**Exercise:** Give back exactly the lines of the material below, starting with the line with "genus: Martes" and going on through the line with "common name: california ground squirrel".

**Supplied material:**
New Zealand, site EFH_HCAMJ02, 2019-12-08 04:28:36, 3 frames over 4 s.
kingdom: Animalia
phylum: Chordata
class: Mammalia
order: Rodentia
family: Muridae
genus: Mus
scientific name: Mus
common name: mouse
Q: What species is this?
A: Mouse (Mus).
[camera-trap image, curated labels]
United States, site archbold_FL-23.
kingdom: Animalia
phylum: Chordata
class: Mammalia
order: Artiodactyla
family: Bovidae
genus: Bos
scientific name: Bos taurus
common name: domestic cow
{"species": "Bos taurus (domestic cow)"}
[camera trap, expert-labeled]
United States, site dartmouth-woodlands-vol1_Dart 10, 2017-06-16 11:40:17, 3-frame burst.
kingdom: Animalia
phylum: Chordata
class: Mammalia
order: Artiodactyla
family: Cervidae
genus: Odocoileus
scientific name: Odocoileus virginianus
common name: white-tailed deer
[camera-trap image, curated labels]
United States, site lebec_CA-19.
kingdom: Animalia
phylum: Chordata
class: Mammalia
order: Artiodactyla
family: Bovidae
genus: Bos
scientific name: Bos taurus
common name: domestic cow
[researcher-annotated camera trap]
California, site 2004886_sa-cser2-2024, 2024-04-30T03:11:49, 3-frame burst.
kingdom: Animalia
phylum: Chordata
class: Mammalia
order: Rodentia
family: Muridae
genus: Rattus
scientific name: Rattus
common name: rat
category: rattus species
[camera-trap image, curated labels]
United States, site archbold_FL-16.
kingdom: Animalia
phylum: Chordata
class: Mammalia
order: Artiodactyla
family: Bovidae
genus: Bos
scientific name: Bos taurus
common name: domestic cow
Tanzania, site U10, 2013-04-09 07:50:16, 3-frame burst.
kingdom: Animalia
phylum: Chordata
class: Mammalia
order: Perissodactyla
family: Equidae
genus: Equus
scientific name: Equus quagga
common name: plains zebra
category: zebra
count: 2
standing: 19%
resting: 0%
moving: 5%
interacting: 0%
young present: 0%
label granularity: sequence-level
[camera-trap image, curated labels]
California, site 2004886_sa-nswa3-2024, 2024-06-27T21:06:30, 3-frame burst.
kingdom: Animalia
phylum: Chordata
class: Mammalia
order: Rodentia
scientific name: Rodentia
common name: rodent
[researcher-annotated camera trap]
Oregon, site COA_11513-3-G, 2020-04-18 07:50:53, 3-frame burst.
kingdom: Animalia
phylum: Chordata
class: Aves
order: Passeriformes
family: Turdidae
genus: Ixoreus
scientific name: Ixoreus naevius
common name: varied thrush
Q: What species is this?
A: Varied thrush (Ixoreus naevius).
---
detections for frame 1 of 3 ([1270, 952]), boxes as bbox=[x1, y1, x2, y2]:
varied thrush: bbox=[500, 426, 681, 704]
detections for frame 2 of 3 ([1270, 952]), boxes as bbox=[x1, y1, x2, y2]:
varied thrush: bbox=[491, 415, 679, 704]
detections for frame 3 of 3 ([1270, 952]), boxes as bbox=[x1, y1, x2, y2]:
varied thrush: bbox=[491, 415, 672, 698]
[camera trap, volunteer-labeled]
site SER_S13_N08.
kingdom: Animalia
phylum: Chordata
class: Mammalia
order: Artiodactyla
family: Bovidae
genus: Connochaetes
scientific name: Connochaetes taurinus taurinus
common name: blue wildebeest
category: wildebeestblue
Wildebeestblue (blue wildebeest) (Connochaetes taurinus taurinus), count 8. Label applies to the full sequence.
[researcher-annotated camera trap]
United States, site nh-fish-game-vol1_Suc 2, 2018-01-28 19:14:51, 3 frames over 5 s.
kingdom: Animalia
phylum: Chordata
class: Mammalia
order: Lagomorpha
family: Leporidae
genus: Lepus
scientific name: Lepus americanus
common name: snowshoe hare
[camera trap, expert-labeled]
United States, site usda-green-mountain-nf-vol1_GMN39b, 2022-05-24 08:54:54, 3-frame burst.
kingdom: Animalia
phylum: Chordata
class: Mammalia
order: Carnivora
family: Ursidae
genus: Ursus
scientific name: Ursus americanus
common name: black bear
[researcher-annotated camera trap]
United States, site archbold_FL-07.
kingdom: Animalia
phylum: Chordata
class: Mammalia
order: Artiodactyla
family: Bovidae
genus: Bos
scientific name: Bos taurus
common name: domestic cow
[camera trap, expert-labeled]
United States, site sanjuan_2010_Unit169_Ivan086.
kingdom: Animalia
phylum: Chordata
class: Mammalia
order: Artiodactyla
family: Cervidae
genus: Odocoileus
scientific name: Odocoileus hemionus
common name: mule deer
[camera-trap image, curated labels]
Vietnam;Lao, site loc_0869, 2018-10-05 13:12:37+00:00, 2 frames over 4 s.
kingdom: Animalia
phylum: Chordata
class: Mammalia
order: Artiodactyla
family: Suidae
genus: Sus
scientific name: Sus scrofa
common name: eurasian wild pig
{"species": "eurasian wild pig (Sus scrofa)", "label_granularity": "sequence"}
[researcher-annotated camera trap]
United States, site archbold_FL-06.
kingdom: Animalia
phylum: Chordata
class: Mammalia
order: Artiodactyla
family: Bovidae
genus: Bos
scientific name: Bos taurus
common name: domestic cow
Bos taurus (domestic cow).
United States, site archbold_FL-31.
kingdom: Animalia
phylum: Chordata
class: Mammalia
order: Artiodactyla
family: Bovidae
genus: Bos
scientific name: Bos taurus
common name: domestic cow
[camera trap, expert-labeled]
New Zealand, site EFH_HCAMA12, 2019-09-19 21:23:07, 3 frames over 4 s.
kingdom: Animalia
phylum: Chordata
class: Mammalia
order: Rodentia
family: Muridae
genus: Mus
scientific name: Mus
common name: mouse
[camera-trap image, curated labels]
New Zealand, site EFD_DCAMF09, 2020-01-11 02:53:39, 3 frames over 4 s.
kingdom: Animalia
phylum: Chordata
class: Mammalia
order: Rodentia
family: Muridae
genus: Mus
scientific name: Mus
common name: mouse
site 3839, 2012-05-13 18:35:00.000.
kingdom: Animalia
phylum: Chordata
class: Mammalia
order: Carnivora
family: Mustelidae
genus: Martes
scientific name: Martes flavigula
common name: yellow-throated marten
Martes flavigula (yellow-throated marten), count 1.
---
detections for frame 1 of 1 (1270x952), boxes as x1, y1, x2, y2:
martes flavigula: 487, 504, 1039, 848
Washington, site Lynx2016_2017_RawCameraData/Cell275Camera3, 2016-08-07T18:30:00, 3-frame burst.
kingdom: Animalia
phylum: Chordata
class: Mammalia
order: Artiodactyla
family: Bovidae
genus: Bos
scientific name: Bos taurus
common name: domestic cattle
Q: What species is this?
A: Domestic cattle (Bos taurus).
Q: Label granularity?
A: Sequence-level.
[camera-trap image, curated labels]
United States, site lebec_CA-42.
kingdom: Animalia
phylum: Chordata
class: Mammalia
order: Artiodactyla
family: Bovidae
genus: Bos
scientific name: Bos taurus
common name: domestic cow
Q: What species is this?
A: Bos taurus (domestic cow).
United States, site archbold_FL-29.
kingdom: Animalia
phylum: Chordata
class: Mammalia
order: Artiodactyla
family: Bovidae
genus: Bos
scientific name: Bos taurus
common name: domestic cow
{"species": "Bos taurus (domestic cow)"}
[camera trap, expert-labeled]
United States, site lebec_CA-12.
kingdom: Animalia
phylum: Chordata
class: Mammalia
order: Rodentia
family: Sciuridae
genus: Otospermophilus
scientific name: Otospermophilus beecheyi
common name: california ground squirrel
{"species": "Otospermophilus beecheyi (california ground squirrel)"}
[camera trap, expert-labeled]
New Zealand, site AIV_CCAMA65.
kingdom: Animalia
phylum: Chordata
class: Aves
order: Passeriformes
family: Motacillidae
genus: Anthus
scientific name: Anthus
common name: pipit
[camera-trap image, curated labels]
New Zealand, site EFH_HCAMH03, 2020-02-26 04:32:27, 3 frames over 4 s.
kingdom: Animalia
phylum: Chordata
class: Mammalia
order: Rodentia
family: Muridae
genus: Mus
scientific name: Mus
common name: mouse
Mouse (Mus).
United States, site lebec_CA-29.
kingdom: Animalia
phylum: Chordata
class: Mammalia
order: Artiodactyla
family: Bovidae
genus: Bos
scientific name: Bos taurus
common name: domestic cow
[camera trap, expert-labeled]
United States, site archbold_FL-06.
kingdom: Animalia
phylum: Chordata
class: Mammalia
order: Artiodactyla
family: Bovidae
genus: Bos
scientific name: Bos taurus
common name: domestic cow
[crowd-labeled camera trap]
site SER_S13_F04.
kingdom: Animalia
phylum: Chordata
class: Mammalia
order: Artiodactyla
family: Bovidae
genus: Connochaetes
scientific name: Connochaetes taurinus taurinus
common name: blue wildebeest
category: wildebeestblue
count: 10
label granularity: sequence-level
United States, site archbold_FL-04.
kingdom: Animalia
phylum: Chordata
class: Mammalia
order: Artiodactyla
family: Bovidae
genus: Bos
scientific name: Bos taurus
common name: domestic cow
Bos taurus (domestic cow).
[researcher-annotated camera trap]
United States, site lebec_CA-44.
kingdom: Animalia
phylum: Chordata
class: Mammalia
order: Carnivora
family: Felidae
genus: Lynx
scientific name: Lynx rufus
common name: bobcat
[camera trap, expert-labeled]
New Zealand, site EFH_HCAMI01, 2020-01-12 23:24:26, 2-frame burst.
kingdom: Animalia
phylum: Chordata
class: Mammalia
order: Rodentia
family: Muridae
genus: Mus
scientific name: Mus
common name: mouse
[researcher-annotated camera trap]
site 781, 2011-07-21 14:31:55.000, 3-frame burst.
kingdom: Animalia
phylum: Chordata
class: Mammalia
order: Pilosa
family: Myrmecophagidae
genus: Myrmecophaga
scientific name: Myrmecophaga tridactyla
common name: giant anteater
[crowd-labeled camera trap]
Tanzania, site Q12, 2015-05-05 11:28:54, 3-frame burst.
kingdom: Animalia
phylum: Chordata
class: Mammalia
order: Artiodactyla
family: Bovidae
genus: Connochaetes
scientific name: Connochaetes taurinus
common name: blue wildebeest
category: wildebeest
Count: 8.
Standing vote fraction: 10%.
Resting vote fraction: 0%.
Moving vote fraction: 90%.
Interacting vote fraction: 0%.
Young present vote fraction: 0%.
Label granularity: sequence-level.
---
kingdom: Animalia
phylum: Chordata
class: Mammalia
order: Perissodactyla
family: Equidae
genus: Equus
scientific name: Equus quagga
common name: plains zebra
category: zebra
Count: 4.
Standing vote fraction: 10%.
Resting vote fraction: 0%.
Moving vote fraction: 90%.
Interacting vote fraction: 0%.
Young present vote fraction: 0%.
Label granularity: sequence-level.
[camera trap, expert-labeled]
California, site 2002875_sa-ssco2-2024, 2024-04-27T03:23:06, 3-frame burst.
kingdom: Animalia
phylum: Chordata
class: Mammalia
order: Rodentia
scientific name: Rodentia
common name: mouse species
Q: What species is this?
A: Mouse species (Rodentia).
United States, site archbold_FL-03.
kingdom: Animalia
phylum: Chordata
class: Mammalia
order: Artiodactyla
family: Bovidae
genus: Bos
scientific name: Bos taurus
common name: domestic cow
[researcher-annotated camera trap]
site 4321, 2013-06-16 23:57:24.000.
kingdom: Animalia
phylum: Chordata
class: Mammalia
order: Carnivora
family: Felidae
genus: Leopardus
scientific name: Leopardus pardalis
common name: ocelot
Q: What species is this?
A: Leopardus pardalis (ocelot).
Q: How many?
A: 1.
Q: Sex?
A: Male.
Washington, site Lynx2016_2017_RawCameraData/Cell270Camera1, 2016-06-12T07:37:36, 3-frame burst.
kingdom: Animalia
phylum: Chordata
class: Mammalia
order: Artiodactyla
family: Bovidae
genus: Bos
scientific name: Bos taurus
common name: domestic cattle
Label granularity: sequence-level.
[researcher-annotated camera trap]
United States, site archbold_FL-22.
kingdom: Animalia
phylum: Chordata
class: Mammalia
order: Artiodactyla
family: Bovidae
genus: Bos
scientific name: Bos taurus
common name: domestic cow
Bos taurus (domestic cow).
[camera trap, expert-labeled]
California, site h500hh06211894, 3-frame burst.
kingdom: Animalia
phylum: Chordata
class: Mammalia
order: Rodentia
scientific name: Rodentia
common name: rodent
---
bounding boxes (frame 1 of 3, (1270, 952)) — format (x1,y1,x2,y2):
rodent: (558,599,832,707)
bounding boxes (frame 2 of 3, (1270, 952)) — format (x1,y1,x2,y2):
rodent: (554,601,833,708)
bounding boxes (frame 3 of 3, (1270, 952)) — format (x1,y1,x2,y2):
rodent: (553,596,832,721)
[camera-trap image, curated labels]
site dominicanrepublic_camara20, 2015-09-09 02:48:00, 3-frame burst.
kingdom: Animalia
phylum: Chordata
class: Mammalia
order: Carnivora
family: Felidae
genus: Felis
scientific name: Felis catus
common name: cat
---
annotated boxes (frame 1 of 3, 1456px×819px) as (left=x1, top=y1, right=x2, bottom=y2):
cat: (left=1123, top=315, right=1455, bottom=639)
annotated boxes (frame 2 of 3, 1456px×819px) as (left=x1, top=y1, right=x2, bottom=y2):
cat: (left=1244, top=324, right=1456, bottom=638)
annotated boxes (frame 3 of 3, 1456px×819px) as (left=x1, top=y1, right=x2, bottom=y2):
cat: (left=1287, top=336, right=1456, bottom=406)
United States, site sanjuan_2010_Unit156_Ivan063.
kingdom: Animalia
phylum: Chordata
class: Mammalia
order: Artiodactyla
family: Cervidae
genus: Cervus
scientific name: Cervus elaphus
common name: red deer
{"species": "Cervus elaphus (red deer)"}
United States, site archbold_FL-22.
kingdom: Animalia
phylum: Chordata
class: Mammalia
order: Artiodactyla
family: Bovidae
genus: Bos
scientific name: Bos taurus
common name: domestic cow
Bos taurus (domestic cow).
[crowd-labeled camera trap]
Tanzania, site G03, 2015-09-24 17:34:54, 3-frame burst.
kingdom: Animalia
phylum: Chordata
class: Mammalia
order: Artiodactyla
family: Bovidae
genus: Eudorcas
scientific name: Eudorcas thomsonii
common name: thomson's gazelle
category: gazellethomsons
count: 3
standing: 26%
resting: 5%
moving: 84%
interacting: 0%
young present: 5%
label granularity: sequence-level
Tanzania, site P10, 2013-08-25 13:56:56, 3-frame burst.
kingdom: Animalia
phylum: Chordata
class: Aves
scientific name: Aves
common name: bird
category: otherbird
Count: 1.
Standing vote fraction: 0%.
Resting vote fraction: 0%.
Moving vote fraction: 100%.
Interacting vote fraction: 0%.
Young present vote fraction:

**Response box:**
genus: Martes
scientific name: Martes flavigula
common name: yellow-throated marten
Martes flavigula (yellow-throated marten), count 1.
---
detections for frame 1 of 1 (1270x952), boxes as x1, y1, x2, y2:
martes flavigula: 487, 504, 1039, 848
Washington, site Lynx2016_2017_RawCameraData/Cell275Camera3, 2016-08-07T18:30:00, 3-frame burst.
kingdom: Animalia
phylum: Chordata
class: Mammalia
order: Artiodactyla
family: Bovidae
genus: Bos
scientific name: Bos taurus
common name: domestic cattle
Q: What species is this?
A: Domestic cattle (Bos taurus).
Q: Label granularity?
A: Sequence-level.
[camera-trap image, curated labels]
United States, site lebec_CA-42.
kingdom: Animalia
phylum: Chordata
class: Mammalia
order: Artiodactyla
family: Bovidae
genus: Bos
scientific name: Bos taurus
common name: domestic cow
Q: What species is this?
A: Bos taurus (domestic cow).
United States, site archbold_FL-29.
kingdom: Animalia
phylum: Chordata
class: Mammalia
order: Artiodactyla
family: Bovidae
genus: Bos
scientific name: Bos taurus
common name: domestic cow
{"species": "Bos taurus (domestic cow)"}
[camera trap, expert-labeled]
United States, site lebec_CA-12.
kingdom: Animalia
phylum: Chordata
class: Mammalia
order: Rodentia
family: Sciuridae
genus: Otospermophilus
scientific name: Otospermophilus beecheyi
common name: california ground squirrel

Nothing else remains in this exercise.